Aquela cena, distante das conturbadas e complexas emoções do palco, praticamente rendeu um novo texto. Paulo Autran fazia 80 anos. Alguém chegar a essa idade trabalhando como ele, com tamanho vigor e encanto, é a síntese do ideal da educação.

Para ele, "teatro é a arte eternamente em crise". Isso significa que o ator está eternamente em crise, aberto ao aprendizado das novas possibilidades. Viver, em suma, é aprender; envelhecer é perder a curiosidade.

Educar é ensinar o encanto da possibilidade - o resto é mero detalhe. Daí a esterilidade de certos debates travados durante a época das eleições, quase todos equivocados sobre o que deveria fazer uma escola.

Uma das bandeiras de Paulo Maluf é o fim da chamada "progressão continuada". O ataque - que, na semana passada, foi em essência, apoiado por Lula - deu voz ao incômodo de uma parcela expressiva dos professores. "Progressão continuada" é uma política desenvolvida em várias cidades, como São Paulo, contra a repetência: a idéia é fornecer ao estudante recuperação e acompanhamento permanentes para que não repita o ano. De acordo com esse sistema, deixa de existir o aluno que, por não ir bem em uma só matéria, volta à estaca zero.

Argumenta-se (e com razão) que muitos alunos conseguem prosperar apesar de despreparados. Mas descobrem-se casos de estudantes analfabetos e semi-analfabetos, que acabam sendo usados como pretexto para defender a prática anterior. O professor sente-se indefeso (e também com certa dose de razão) sem o instrumento da repetência.

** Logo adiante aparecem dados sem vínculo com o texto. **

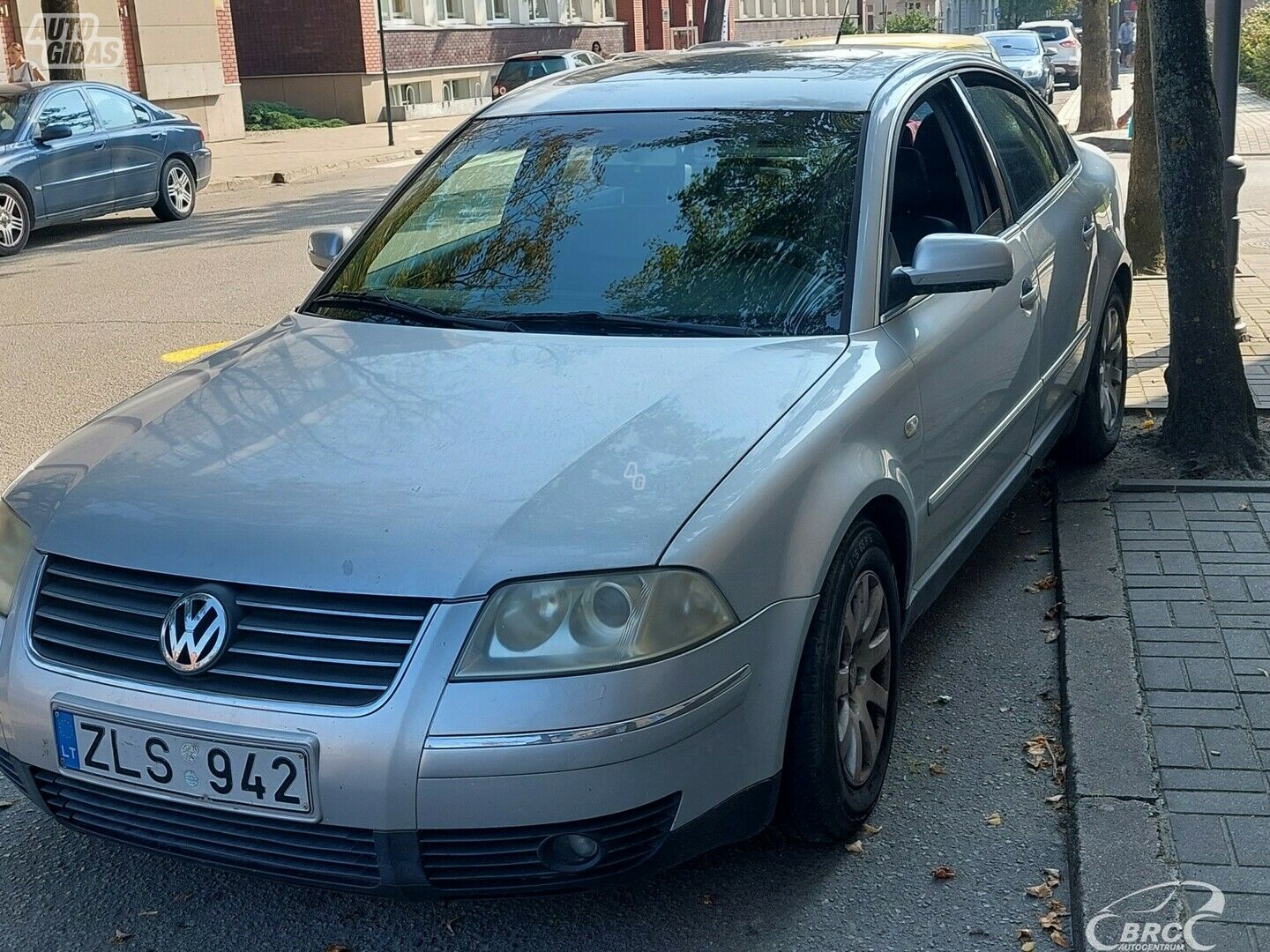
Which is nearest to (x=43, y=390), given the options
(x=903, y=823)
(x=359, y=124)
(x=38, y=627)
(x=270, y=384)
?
(x=270, y=384)

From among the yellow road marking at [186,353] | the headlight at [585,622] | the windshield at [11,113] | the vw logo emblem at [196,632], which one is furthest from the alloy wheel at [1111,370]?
the windshield at [11,113]

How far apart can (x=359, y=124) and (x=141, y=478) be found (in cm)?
3054

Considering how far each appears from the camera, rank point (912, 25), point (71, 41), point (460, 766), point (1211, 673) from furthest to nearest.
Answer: point (912, 25)
point (71, 41)
point (1211, 673)
point (460, 766)

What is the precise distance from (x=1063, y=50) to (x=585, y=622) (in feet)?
149

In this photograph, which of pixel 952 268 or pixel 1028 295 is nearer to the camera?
pixel 952 268

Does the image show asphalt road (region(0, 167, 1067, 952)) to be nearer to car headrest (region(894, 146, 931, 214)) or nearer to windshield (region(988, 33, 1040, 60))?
car headrest (region(894, 146, 931, 214))

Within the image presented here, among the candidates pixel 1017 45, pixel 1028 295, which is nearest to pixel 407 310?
pixel 1028 295

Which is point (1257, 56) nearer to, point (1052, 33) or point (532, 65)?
point (1052, 33)

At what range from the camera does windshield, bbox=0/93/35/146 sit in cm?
1373

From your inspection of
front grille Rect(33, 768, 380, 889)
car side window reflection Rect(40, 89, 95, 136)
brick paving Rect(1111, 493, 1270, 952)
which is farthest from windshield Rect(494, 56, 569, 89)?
front grille Rect(33, 768, 380, 889)

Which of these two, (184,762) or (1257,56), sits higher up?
(1257,56)

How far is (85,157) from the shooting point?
567 inches

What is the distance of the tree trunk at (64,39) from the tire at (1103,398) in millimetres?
20800

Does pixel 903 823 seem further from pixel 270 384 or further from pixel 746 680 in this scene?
pixel 270 384
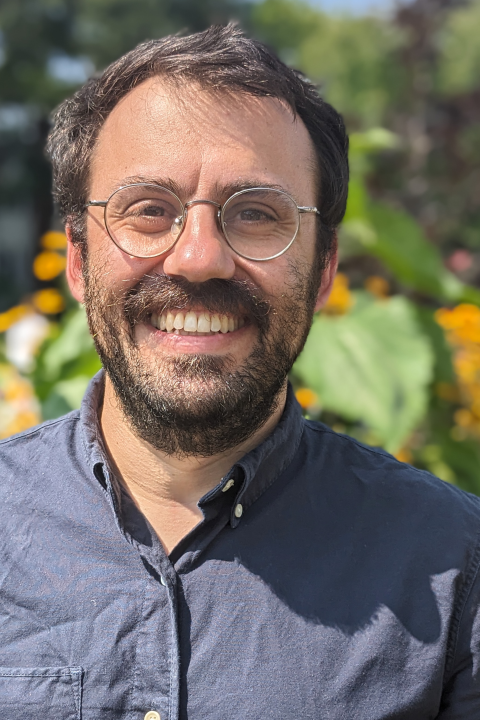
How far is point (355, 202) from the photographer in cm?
402

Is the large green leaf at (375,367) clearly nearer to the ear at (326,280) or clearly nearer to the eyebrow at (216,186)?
the ear at (326,280)

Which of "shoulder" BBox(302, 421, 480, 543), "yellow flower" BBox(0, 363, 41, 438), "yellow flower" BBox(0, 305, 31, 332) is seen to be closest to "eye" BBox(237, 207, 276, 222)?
"shoulder" BBox(302, 421, 480, 543)

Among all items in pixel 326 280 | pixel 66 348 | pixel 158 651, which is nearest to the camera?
pixel 158 651

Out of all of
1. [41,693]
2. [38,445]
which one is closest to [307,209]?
[38,445]

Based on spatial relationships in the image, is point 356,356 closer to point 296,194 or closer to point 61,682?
point 296,194

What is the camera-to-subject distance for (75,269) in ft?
5.94

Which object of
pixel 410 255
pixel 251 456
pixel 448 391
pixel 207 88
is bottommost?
pixel 448 391

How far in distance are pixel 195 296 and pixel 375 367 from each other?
1.78m

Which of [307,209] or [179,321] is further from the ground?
[307,209]

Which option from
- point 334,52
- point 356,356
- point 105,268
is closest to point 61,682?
point 105,268

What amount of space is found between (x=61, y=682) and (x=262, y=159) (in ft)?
3.45

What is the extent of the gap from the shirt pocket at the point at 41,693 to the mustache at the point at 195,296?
682 millimetres

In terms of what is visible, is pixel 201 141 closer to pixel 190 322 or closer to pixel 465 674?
pixel 190 322

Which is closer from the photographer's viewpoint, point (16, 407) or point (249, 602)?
point (249, 602)
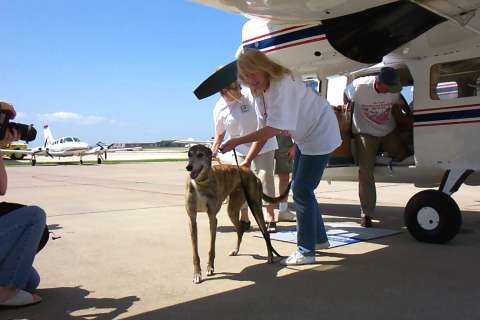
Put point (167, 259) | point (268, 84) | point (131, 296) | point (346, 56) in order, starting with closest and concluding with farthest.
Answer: point (131, 296) < point (268, 84) < point (167, 259) < point (346, 56)

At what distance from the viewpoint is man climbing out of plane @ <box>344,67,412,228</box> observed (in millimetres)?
6086

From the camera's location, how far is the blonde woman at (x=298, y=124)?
4.01 meters

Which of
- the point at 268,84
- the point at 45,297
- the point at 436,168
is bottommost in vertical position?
the point at 45,297

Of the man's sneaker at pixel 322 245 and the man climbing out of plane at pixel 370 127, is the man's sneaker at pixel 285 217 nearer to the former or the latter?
the man climbing out of plane at pixel 370 127

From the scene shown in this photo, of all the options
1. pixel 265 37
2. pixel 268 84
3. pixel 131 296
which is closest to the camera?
pixel 131 296

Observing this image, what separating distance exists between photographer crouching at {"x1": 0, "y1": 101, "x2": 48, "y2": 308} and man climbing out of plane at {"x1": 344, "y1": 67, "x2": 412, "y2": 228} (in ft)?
13.5

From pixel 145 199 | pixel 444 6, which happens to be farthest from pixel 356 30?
pixel 145 199

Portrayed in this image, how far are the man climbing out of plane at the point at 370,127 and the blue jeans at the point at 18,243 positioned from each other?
13.5 feet

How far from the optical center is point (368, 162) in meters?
6.13

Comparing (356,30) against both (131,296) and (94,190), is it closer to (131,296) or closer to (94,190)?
(131,296)

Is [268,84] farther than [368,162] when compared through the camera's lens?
No

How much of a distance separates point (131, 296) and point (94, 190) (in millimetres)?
8949

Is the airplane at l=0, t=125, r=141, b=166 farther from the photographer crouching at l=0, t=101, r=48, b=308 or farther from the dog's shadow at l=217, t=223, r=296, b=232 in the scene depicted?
the photographer crouching at l=0, t=101, r=48, b=308

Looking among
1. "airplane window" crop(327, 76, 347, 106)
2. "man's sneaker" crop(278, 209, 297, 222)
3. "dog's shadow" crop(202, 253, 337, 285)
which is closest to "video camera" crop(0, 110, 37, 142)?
"dog's shadow" crop(202, 253, 337, 285)
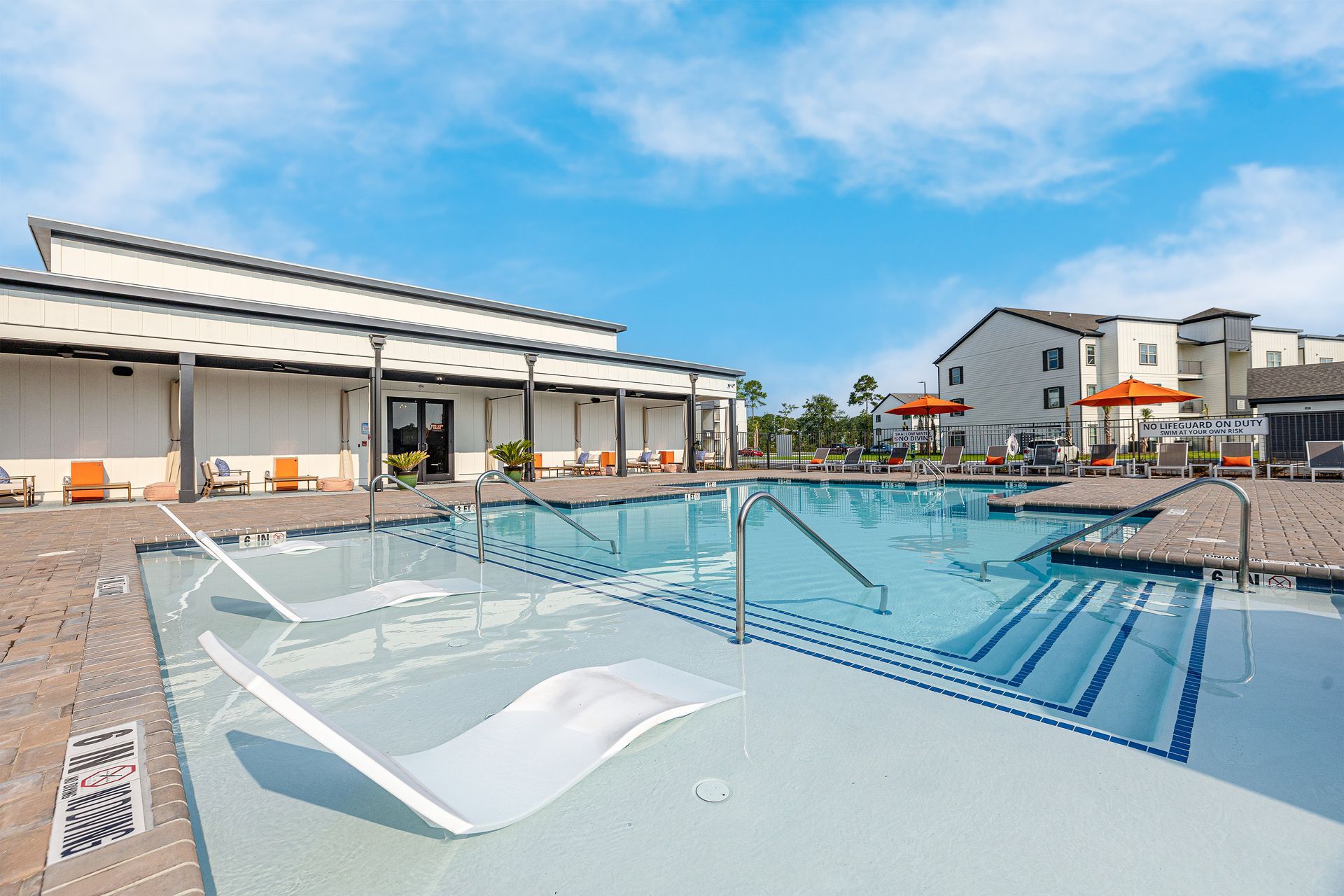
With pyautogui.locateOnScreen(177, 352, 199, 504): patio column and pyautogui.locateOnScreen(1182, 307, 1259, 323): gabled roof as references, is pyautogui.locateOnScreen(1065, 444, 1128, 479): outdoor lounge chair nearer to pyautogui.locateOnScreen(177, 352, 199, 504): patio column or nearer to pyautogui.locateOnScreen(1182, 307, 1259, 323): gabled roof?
pyautogui.locateOnScreen(177, 352, 199, 504): patio column

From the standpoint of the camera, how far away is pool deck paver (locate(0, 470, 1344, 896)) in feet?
4.71

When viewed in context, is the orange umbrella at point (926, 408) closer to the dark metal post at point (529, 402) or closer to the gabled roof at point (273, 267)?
the dark metal post at point (529, 402)

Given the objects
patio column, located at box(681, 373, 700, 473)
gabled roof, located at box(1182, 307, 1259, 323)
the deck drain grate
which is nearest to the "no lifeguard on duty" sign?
the deck drain grate

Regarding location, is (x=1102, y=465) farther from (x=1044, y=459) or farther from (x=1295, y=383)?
(x=1295, y=383)

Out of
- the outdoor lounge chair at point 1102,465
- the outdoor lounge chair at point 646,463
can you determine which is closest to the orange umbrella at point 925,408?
the outdoor lounge chair at point 1102,465

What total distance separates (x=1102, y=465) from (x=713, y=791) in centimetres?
1750

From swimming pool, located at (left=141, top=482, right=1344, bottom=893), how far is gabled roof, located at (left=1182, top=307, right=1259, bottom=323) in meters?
36.5

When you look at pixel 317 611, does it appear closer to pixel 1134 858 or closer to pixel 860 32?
pixel 1134 858

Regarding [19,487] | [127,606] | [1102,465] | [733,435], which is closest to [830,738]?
[127,606]

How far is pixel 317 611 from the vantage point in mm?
4480

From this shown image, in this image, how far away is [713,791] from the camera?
2.21 meters

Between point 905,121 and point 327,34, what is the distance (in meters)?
13.9

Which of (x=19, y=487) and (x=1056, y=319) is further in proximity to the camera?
(x=1056, y=319)

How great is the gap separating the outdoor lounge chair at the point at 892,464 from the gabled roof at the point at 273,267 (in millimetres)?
11366
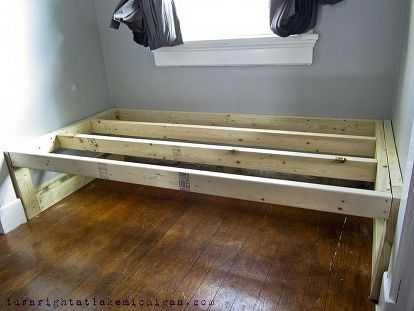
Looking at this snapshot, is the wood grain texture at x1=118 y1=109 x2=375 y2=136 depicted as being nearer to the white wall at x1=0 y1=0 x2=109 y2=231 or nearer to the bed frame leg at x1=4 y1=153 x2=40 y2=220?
the white wall at x1=0 y1=0 x2=109 y2=231

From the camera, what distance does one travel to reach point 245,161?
1.60m

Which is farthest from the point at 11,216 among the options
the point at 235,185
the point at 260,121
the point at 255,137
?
A: the point at 260,121

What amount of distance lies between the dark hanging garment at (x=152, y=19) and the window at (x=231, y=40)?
99mm

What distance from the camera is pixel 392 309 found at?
1064 mm

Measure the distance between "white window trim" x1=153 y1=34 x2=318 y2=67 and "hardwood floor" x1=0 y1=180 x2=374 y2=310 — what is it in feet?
2.93

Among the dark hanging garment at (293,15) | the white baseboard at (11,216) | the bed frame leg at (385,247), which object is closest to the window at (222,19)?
the dark hanging garment at (293,15)

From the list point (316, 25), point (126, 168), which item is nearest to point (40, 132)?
point (126, 168)

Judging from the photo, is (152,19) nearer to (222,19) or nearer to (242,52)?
(222,19)

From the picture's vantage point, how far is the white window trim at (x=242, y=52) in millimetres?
1846

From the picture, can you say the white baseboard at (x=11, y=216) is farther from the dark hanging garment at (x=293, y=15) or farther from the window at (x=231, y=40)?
the dark hanging garment at (x=293, y=15)

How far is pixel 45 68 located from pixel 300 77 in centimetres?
160

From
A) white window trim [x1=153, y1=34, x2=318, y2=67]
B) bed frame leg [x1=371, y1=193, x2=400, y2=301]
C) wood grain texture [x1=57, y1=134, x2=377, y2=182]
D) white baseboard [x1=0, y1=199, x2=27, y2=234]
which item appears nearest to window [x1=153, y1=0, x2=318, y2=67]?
white window trim [x1=153, y1=34, x2=318, y2=67]

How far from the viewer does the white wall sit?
1.82 metres

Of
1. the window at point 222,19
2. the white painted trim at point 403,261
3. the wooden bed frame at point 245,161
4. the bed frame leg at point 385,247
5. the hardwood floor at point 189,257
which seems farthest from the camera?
the window at point 222,19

Com poucas exceções, a escola pública é ruim. E não há propaganda oficial capaz de esconder essa obviedade: o professor é mal remunerado e mal treinado, as classes são lotadas, as bibliotecas não têm monitores preparados, os laboratórios são falhos. Isso apesar de muitos avanços.

Na semana passada, divulgaram-se mais pesquisas que mostram como a escola virou cenário dos mais variados tipos de violência. Até mesmo contra o professor. Surgem notícias, como aconteceu na sexta-feira passada, sobre professores que vendem drogas para estudantes.

Colocar a culpa do baixo desempenho escolar no aluno é apenas uma manifestação de ignorância pedagógica. Repetir não ajuda a ensinar: é apenas uma punição que estimula a evasão. Destrói o auto-respeito, as vítimas se sentem culpadas de sua "burrice". É um massacre psicológico. É como se apontassem para as vítimas de um delito e dissessem: "Vocês são culpados".

Outra modalidade de ignorância pedagógica, algo que afeta não só as escolas públicas mas muitas das privadas, é imaginar que a escola deve apenas sistematizar e transmitir conteúdos. Talvez esse modelo de escola sirva para treinar o aluno para fazer provas, para passar no vestibular, mas é inútil numa sociedade que exige aprendizagem permanente. Por isso faz sentido a proposta de Ciro Gomes, ou seja, um vestibular de três anos, com provas semelhantes às do Enem, que exigem associação de idéias e de informação.

Todos os candidatos -Serra, Lula, Ciro e Garotinho - defendem, em maior ou menor grau, algum tipo de cota nas universidades - o que, aliás, pega bem num ano eleitoral. As cotas são defensáveis, mas, com esse nível de ensino público, o que se vai fazer é jogar na universidade centenas de milhares de jovens despreparados. Se não receberem um reforço para recuperar o que deixaram de aprender ao longo da vida, estará desmoralizado o projeto de democratizar o ensino superior.

A cultura da repetência manda a mensagem de que prazer e aprendizado nunca combinam. Não leva em conta que as pessoas têm um tipo de habilidade a ser desenvolvido - e que o papel da escola é ser um espaço de descoberta de talentos e de estímulo à curiosidade. Cabe a ela apostar que qualquer um pode, como Paulo Autran, envelhecer aprendendo.

Não é o aluno que tem de se adaptar à escola ruim, é a escola ruim que tem de melhorar para atender ao aluno.

P.S. - Pena que tenha surgido em ano eleitoral e em final de governo, mas está correta a iniciativa, lançada na semana passada pelo Ministério da Educação, de patrocinar cursinhos pré-vestibulares comunitários e de distribuir ajuda de custo aos seus alunos.